Find How Many Users Does Betterhelp Have – Your Helpers

And ocd it was untreated… How Many Users Does Betterhelp Have… i didn’t have medication for it i wasn’t in treatment for it so i have actually essentially been struggling my entire life with no sort of aid i didn’t believe that i required the help i believed i might simply do it on my own on my 27th birthday in 2016 i began to independently document my mental health journey and my plan was is that year i was going to alter psychologically just by share will today is the early morning of my 27th birthday i have actually been living with ocd my whole life every year every moment has been littered with concern and fear that constantly work out to be absolutely nothing i’ve never ever taken pleasure in anything due to some worry and i’m ready to stop that i’m happy i feel very hopeful today that didn’t take place three years later i stumbled across talk area in fact i didn’t stumble across it you men the fat tuesday fam which is the people who view my videos if you’re brand-new to my channel it was just some random live stream we began discussing mental health and you people let me learn about talk space and that altered everything oh boy everything is genuine unpleasant in here get the pet dog hair off i don’t understand if you men understand this i think i have actually informed a few of you but like i i deal with some mental stuff going on and um i was on instagram live a few days ago and the fat tuesday fam who which i’ve spilled coffee all over.
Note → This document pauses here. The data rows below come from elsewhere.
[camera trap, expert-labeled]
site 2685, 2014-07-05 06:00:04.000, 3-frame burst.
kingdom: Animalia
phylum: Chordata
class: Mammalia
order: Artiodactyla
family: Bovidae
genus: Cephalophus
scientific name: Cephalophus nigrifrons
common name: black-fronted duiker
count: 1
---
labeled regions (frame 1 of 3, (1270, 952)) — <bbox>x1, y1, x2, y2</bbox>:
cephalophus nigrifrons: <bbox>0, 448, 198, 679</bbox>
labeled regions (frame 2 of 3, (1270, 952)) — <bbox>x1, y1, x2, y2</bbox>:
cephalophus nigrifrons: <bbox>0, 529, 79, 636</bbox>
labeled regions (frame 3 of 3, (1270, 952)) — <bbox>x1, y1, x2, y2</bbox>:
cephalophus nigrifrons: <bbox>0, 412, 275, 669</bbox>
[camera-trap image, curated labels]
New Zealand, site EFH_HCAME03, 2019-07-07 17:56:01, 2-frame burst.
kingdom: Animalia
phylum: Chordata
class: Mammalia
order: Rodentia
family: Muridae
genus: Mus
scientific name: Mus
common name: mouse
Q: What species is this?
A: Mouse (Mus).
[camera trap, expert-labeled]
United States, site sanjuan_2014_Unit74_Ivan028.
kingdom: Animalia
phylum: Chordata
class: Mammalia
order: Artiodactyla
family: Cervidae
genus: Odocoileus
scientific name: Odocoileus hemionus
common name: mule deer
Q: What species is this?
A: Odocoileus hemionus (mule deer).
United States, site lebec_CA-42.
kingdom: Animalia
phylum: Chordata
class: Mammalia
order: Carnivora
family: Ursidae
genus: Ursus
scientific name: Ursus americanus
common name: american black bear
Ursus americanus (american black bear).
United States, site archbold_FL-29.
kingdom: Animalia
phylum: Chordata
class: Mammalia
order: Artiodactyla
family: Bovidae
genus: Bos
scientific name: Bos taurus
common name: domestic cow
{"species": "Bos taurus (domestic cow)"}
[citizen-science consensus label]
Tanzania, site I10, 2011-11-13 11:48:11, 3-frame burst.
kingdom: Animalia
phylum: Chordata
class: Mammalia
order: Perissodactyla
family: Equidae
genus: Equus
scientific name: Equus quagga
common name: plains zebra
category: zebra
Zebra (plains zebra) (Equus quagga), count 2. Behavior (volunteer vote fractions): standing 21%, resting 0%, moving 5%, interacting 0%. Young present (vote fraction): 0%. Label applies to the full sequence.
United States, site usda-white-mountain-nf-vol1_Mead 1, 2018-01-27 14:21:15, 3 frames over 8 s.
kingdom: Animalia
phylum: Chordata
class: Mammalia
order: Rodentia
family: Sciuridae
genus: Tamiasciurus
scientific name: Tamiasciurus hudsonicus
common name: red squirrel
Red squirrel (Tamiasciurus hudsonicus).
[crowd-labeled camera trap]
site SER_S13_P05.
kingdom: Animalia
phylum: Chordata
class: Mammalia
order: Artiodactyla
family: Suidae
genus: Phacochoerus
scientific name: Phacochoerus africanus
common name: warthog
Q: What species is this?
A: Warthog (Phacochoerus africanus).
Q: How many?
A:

How Many Users Does Betterhelp Have

How do Talkspace therapists get paid?

you people and i’m sorry you guys actually told me about this it’s like an app called talkspace and this is not sponsored by talkspace however i have an interest in it this entire early morning i really was struggling and i had a hard time basically like every every morning particularly on the weekends like today’s saturday saturdays have constantly drawn they have actually always been actually difficult mental days for me i don’t understand what’s next i’m simply gon na attempt this out i may hate it i don’t understand i do not really want to get a therapist i’ve always wanted to just handle my mental stuff without needing to get one since to me i just um i simply don’t wish to have to go through all of this and i don’t wish to have to tell people all of my things and simply go through all of this i just don’t seem like doing all of this and i really simply wanted to manage this on my own i’m not 100 sure that i can after almost 30 years of attempting so we’re gon na enter that today uh i don’t understand i’m just tired of dealing with this and like like i said.